Alors que les cartes et les images satellites révèlent aujourd’hui un quadrillage de routes désertes qui se déploie au cœur du Mojave, les visiteurs découvrent sur place une ville dont l’ambition initiale contraste fortement avec le paysage quasi vide qui persiste autour de quelques quartiers habités. Lorsque Nathan K. Mendelsohn lança ce projet à la fin des années 1950, il imaginait qu’une nouvelle métropole surgirait du sable et qu’elle attirerait des dizaines de milliers de résidents, même si aucune industrie majeure n’était prête à s’y installer.
Alors que l’État de Californie connaissait une forte croissance démographique, ce sociologue devenu promoteur acheta environ 82 000 acres de désert – soit une superficie qui place California City, avec près de 200 milles carrés, au troisième rang des villes de l’État par la taille, bien que sa population n’ait jamais dépassé quelques dizaines de milliers d’habitants. Tandis que Mendelsohn promettait aux acheteurs qu’ils acquéraient une forme de « mine d’or » foncière à un prix accessible, les commerciaux vendaient par dizaines de milliers des lots parfois achetés sans que les investisseurs se rendent sur place, ce qui entretenait l’illusion d’un futur centre urbain rivalisant avec Los Angeles.
Alors que des routes furent tracées, des rues baptisées du nom de grandes universités ou de constructeurs automobiles et qu’un lac artificiel ainsi qu’un golf voyaient effectivement le jour, la plupart des équipements structurants et des réseaux restèrent pourtant embryonnaires, ce qui empêcha la naissance d’un véritable tissu urbain continu. Lorsque Mendelsohn céda finalement ses parts à la fin des années 1960, seuls environ 1 300 habitants avaient été convaincus de s’installer, et les plans repris ensuite par d’autres opérateurs ne permirent pas davantage d’achever la ville rêvée, qui demeura fragmentée et largement sous-développée.
Alors que les décennies passèrent, les “ghost grids” de California City devinrent un cas d’école pour urbanistes et sociologues, parce que ces kilomètres de voirie menant à des parcelles vides illustrent à la fois les excès de la spéculation foncière et la distance qui peut séparer un plan directeur minutieusement dessiné de la réalité économique.

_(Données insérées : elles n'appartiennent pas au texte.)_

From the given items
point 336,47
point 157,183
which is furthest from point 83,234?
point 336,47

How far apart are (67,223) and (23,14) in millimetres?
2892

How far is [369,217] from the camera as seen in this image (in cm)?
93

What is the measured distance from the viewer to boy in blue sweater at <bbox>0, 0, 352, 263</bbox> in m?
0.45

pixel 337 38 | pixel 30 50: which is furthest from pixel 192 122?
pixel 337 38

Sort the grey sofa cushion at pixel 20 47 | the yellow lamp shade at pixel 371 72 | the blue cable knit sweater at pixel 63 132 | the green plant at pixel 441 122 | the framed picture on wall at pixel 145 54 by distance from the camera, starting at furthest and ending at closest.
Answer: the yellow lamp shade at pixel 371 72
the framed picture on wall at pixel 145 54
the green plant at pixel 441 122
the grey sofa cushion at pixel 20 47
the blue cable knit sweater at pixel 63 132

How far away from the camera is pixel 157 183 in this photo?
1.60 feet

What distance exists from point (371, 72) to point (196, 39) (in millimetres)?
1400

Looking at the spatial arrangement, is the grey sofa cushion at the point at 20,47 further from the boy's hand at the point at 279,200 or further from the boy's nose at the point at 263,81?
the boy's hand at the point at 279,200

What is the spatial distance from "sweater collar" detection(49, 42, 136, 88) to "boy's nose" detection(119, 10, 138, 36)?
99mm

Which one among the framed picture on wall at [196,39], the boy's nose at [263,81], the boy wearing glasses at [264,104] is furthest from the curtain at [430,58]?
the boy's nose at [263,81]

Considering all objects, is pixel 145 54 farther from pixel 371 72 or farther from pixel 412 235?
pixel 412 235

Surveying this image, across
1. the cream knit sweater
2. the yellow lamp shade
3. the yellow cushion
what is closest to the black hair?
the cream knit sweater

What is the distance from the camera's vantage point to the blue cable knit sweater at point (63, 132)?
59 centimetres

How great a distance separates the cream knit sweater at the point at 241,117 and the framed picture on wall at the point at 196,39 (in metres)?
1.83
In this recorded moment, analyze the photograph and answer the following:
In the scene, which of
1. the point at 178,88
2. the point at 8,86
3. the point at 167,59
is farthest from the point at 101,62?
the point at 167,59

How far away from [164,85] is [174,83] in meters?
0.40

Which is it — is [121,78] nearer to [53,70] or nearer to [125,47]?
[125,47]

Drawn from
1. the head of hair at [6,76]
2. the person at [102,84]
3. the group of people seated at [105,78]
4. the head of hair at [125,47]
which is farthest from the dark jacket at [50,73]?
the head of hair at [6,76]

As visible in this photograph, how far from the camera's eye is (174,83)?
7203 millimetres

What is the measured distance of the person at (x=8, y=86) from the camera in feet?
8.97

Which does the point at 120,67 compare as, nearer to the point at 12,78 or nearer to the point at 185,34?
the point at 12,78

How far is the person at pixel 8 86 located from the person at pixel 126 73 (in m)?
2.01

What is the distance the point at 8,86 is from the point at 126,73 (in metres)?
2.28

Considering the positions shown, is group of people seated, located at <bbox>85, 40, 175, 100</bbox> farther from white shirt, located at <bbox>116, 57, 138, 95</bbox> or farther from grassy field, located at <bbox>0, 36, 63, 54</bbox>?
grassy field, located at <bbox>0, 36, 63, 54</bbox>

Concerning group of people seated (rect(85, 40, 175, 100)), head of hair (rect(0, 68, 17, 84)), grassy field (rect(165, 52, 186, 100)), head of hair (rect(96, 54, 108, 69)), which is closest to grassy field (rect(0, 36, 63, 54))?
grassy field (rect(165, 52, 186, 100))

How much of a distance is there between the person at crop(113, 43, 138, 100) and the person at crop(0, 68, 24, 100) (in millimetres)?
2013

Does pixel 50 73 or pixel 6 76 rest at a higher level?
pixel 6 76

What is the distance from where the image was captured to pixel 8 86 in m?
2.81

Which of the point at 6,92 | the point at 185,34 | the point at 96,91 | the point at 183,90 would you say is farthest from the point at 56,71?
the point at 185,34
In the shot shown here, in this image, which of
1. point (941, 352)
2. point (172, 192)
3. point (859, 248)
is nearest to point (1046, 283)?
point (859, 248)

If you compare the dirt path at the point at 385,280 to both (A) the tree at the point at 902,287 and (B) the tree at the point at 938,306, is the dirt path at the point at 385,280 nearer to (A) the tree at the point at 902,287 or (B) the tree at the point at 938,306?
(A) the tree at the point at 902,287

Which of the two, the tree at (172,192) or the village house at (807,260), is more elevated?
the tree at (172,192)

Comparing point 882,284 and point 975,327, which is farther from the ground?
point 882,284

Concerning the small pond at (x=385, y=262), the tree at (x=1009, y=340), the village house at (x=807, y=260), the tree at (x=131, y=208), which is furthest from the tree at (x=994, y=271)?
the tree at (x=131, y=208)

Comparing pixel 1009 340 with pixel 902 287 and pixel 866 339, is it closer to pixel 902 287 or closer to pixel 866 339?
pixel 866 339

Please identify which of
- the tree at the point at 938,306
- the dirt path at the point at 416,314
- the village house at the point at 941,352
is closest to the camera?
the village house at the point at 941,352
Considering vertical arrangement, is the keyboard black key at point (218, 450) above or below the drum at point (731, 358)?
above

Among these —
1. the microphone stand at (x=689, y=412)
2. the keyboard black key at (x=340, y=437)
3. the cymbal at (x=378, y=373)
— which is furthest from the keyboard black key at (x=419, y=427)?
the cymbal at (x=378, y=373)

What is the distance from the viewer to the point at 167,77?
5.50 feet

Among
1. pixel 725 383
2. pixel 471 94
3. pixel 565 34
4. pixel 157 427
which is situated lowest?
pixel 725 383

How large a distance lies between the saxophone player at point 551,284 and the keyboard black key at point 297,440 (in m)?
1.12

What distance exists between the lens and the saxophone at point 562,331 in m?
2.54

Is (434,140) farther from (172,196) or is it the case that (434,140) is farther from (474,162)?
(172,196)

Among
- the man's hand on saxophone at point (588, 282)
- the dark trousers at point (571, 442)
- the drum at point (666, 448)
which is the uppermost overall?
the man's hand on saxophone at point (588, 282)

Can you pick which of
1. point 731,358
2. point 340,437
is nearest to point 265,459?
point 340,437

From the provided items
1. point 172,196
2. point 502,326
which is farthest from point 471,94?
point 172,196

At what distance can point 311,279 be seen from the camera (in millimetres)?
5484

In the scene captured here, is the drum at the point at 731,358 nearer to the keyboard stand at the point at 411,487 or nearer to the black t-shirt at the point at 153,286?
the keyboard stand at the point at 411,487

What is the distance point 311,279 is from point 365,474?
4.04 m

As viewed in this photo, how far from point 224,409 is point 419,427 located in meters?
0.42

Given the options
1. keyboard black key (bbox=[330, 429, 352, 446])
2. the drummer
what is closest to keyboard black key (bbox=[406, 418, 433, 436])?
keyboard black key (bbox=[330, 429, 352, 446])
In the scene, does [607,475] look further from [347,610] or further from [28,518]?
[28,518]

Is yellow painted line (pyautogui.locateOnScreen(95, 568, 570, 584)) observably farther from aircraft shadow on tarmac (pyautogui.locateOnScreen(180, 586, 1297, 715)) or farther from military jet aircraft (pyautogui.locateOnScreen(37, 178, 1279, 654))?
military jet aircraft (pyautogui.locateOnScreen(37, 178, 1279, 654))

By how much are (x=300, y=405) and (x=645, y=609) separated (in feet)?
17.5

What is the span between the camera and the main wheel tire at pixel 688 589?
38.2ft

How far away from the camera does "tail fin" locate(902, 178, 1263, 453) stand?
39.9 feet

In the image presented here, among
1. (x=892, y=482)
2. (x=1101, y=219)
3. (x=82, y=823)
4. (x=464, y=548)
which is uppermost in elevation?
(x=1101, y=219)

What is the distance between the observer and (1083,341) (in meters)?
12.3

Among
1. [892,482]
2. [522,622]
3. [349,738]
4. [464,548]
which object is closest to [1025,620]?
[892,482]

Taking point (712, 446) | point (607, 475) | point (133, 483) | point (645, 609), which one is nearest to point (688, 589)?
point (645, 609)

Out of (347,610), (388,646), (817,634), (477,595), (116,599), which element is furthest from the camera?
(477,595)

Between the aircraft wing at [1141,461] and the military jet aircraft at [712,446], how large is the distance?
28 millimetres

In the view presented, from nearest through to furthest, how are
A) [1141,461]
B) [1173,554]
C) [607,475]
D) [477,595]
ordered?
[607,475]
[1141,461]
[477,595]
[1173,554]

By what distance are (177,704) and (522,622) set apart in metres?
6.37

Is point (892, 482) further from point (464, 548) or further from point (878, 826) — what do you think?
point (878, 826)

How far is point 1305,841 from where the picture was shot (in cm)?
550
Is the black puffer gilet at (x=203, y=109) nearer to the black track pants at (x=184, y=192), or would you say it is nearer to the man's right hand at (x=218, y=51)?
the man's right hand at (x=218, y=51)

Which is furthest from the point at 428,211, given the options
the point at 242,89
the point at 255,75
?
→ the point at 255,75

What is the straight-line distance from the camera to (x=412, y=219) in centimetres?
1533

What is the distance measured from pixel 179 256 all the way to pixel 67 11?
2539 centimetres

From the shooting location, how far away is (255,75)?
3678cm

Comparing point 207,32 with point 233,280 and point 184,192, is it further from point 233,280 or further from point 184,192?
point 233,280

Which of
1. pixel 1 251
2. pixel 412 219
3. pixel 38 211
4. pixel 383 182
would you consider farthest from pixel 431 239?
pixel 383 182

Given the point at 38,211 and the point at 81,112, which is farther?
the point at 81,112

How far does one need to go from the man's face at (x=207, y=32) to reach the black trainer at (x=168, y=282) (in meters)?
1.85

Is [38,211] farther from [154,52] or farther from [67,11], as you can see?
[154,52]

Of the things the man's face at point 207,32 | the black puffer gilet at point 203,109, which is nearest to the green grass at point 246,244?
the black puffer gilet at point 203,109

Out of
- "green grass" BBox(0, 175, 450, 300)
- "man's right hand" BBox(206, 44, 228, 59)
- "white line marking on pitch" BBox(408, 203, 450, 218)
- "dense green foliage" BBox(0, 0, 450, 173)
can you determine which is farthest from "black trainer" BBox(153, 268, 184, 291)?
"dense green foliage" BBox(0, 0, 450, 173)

Tandis que certains habitants apprécient aujourd’hui l’isolement et le calme, et que la ville compte tout de même des infrastructures comme un centre de détention et quelques équipements de loisirs, l’immense trame viaire inoccupée continue de rappeler qu’un projet urbain, aussi ambitieux soit-il, ne prospère que s’il répond à un besoin réel et s’inscrit dans un environnement capable de le soutenir durablement.